§ **PROVIDED TEXT**
I try to create a random generator creating a list of " 6 integer numbers" out of 49 (simple example for a first case).
I use for this test the  viRngHypergeometric C method for the hypergeometric distribution.
The (test) purpose is to simulate the "classical  school example" of the Lotto / Lottery game 6-49 for 6 exact winning numbers out of 49 where 6 "winning numbers" are extracted from the pool of 49 balls or numbers.

I never get the expected 6 random unique numbers out of the MKL  stream.
What am I doing wrong or didn't understood ?

§ **EXERCISE INSTRUCTIONS**
(a) Using the post, decide whether each statement agrees with it: (i) the test relies on the viRngHypergeometric C method; (ii) the expected six unique numbers come out of the stream; (iii) the pool holds 49 balls or numbers. Answer yes or no for each and quote the deciding words.
(b) Print the part of the post that begins at the words "I try to create" and stops after "the hypergeometric distribution.".
(c) Summarize the post in two sentences.

Stored data
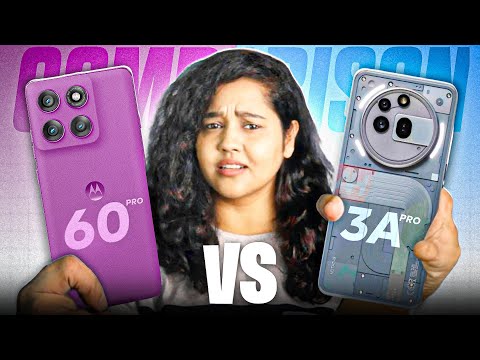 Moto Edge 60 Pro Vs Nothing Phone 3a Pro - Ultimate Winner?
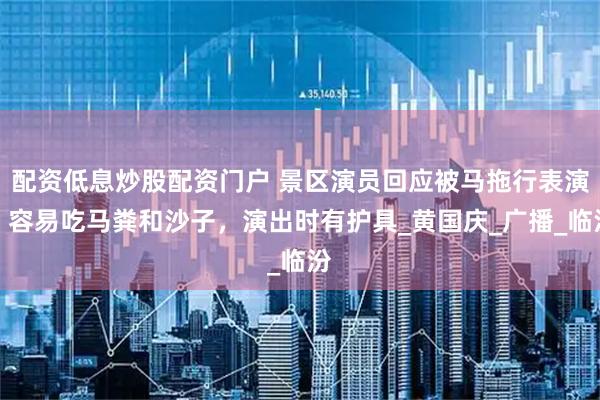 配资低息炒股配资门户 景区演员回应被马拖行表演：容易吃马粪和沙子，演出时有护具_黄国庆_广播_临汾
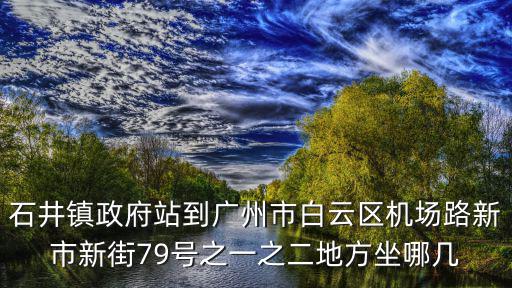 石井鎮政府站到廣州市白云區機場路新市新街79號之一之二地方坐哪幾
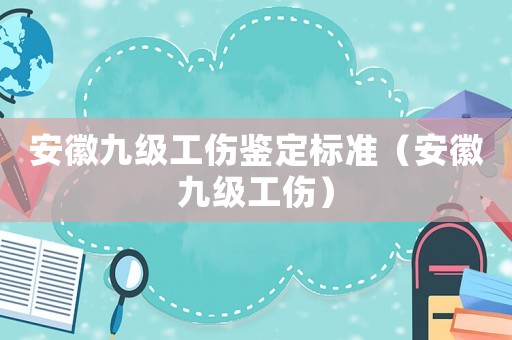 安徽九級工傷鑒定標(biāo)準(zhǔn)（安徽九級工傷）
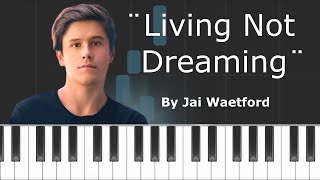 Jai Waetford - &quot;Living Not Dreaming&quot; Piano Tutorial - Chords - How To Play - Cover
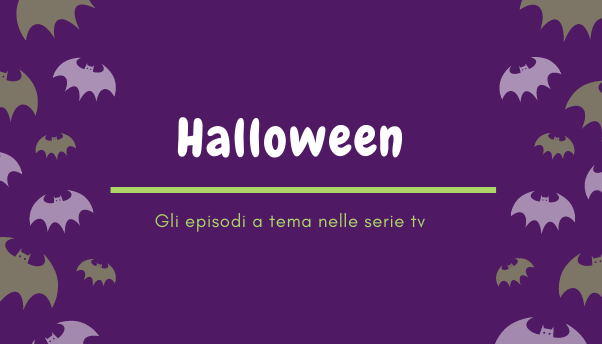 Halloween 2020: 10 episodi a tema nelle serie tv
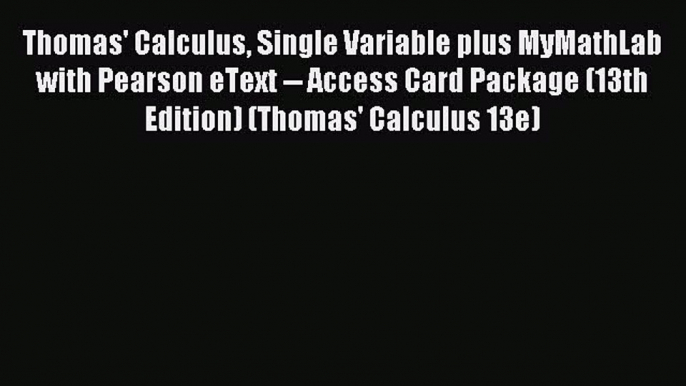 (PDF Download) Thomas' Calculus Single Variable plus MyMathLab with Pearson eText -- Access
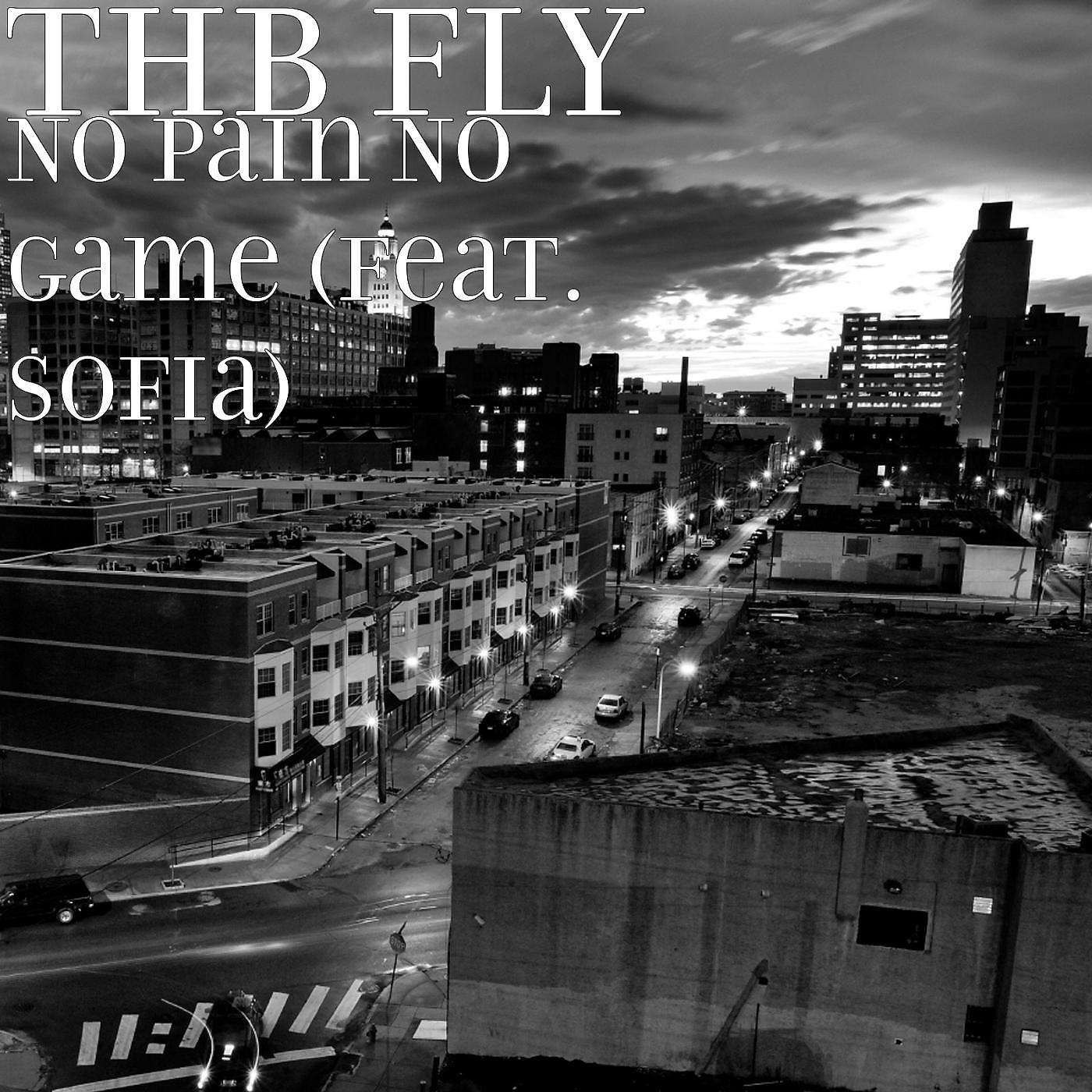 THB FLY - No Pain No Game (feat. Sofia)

§ **LIST OF ANSWERS**
(a)
(i) Yes: "viRngHypergeometric C method for the hypergeometric distribution"
(ii) No: "I never get the expected 6 random unique numbers"
(iii) Yes: "extracted from the pool of 49 balls or numbers"

(b)
I try to create a random generator creating a list of " 6 integer numbers" out of 49 (simple example for a first case).
I use for this test the  viRngHypergeometric C method for the hypergeometric distribution.

(c) The writer is trying to build a random generator that produces 6 integers out of 49 with the viRngHypergeometric C method, simulating the 6-49 lottery game. The MKL stream never gives the expected 6 unique random numbers, and the writer asks what is being done wrong.